Late last month, many scientists submitted their first grant proposals of the year to the National Institutes of Health (NIH), the largest U.S. funder of biomedical research. Each will be graded by a panel of external reviewers—scientists who volunteer to rate the merit of the ideas presented by their peers. The scores peer reviewers award will play a big role in deciding which proposals NIH funds, and the process is extremely competitive: In 2014, the agency funded just 18.8% of the more than 27,000 proposals for a bread-and-butter R01 grant.
In recent years, however, some observers have been questioning whether merit alone determines the outcome of such peer reviews, which many agencies around the world use to award research grants. Some studies have found that certain geographic or demographic groups, such as minorities or researchers from certain states, can fare unusually poorly in funding competitions, raising concerns that bias—conscious or unconscious—is skewing scores. Other experiments have raised questions about the role of randomness and subjectivity in scoring, showing that two groups of reviewers can give the same proposals very different scores, leading to different funding outcomes.
Now, a new computer simulation explores just how sensitive the process might be to bias and randomness. Its answer: very. Small biases can have big consequences, concludes Eugene Day, a health care systems engineer at the Children's Hospital of Philadelphia, in Research Policy. He found that bias that skews scores by just 3% can result in noticeable disparities in funding rates.
The “results are astonishing—funding is exceptionally sensitive to bias,” says ecologist Ruth Hufbauer of Colorado State University, Fort Collins. And although the simplified simulation may not explain exactly what’s happening in the real world, it does offer “a framework for quantifying the big-picture financial effects of institutionalized bias,” says geobiologist Hope Jahren of the University of Hawaii, Manoa. “It shows how systemic bias against any group translates into fewer dollars and cents to [a scientist] belonging to that group, irrespective of other factors.”
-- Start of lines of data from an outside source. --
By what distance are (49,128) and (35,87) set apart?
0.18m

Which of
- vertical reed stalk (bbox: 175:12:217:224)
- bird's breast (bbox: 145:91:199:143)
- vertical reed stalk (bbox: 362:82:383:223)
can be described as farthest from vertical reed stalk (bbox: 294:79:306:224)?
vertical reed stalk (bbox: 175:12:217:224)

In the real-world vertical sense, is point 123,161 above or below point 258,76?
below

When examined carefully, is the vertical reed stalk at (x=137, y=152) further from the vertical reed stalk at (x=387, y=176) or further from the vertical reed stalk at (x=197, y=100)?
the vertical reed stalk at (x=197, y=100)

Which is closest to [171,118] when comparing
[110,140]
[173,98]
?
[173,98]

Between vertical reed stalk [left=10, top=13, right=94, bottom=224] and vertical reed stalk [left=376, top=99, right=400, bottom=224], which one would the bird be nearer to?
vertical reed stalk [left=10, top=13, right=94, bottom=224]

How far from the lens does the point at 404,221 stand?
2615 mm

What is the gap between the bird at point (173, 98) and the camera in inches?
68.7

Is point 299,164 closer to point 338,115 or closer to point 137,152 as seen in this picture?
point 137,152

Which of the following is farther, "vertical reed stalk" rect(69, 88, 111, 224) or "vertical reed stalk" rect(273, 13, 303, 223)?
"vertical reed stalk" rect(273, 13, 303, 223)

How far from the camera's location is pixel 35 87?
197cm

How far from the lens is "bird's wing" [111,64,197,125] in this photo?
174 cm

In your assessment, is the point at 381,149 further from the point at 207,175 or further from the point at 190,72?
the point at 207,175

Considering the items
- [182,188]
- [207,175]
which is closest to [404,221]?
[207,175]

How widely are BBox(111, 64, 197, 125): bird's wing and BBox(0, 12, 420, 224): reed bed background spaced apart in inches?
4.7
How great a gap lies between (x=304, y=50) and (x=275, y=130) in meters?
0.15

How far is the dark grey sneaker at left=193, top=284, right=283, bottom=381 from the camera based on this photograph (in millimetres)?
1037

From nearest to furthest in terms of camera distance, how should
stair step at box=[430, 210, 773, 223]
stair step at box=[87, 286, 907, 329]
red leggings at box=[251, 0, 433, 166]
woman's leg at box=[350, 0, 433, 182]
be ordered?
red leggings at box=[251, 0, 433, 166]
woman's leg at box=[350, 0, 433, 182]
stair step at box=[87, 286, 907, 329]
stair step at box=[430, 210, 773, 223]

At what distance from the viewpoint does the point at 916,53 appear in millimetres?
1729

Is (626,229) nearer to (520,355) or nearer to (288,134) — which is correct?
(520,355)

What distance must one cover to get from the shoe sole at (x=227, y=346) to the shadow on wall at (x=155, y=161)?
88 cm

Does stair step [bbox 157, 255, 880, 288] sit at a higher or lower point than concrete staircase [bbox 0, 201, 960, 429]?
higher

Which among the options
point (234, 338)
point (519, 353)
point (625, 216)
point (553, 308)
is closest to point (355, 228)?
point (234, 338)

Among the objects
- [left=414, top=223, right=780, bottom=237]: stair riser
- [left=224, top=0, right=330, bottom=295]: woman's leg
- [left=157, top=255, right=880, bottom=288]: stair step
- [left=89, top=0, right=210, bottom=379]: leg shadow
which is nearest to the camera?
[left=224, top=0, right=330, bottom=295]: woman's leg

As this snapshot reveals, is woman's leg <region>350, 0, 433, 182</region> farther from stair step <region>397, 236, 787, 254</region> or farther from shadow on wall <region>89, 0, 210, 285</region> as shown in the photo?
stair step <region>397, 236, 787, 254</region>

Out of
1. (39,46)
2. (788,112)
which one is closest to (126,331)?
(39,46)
To explore the role of bias in peer review, Day created a simplified mathematical model of the review process. Like anatomical models that allow medical students to practice costly surgical techniques without hurting anyone, Day’s model allowed him to conduct an inexpensive—and victimless—funding experiment. First, Day created two classes of imaginary grant applicants: a “preferred class” and a “non-preferred class.” Each class submitted a pool of 1000 grants to a funder; the two pools were statistically identical in quality.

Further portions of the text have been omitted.